Exercise description:
Retype each entry below exactly. Do not carry any image over.

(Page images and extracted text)
☆ ☆ ☆ ☆ ☆ ☆ ☆

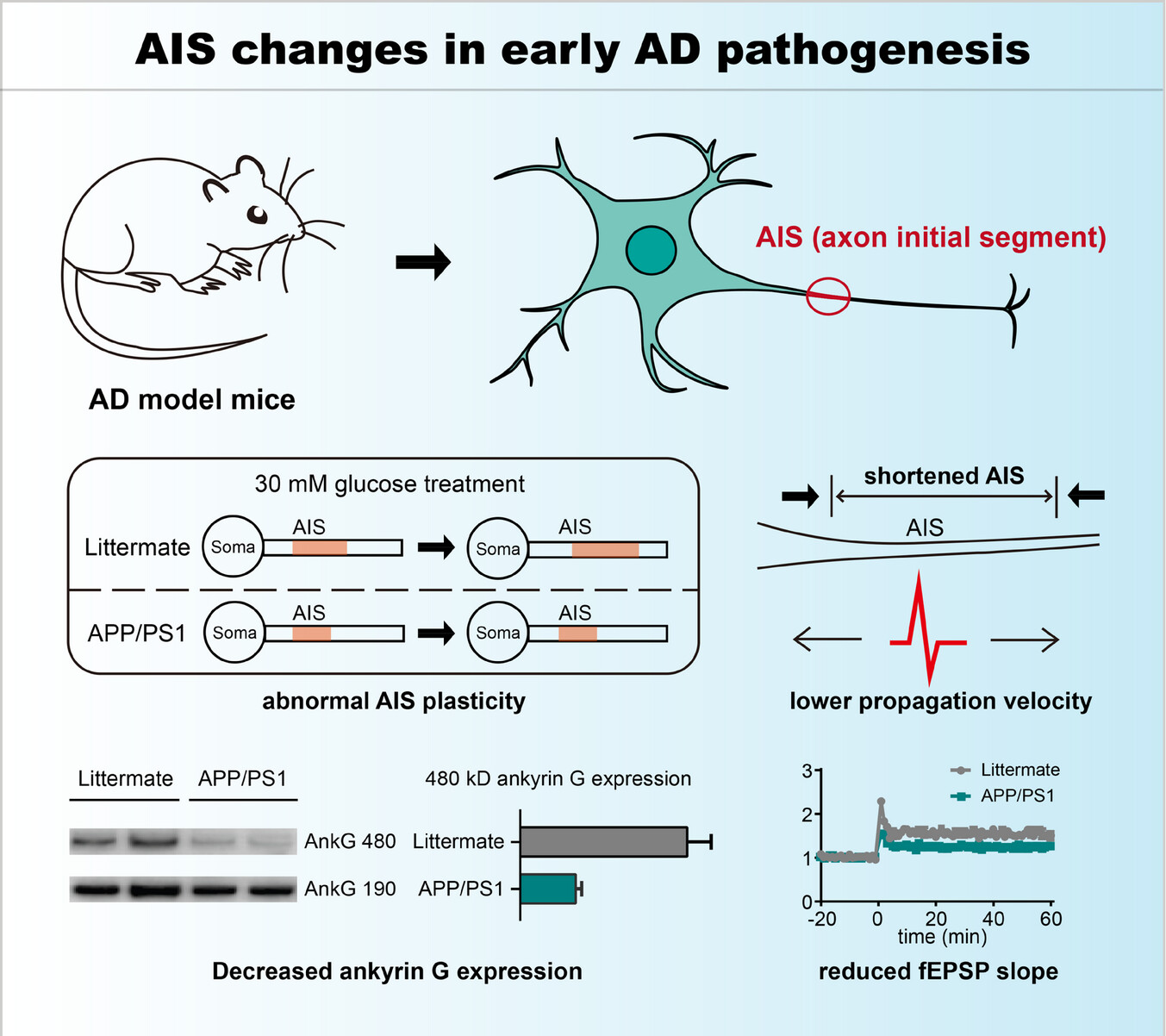 AIS changes in early AD pathogenesis

AD model mice

AIS (axon initial segment)

30 mM glucose treatment

Littermate Soma AIS Soma AIS

APP/PS1 Soma AIS Soma AIS

abnormal AIS plasticity

shortened AIS

AIS

lower propagation velocity

Littermate APP/PS1

AnkG 480

AnkG 190

480 kD ankyrin G expression

Littermate

APP/PS1

Decreased ankyrin G expression

Littermate

APP/PS1

3
2
1
0
-20 0 20 40 60
time (min)

reduced fEPSP slope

☆ ☆ ☆ ☆ ☆ ☆ ☆

Written reply:
 AIS changes in early AD pathogenesis

AD model mice

AIS (axon initial segment)

30 mM glucose treatment

Littermate Soma AIS Soma AIS

APP/PS1 Soma AIS Soma AIS

abnormal AIS plasticity

shortened AIS

AIS

lower propagation velocity

Littermate APP/PS1

AnkG 480

AnkG 190

480 kD ankyrin G expression

Littermate

APP/PS1

Decreased ankyrin G expression

Littermate

APP/PS1

3
2
1
0
-20 0 20 40 60
time (min)

reduced fEPSP slope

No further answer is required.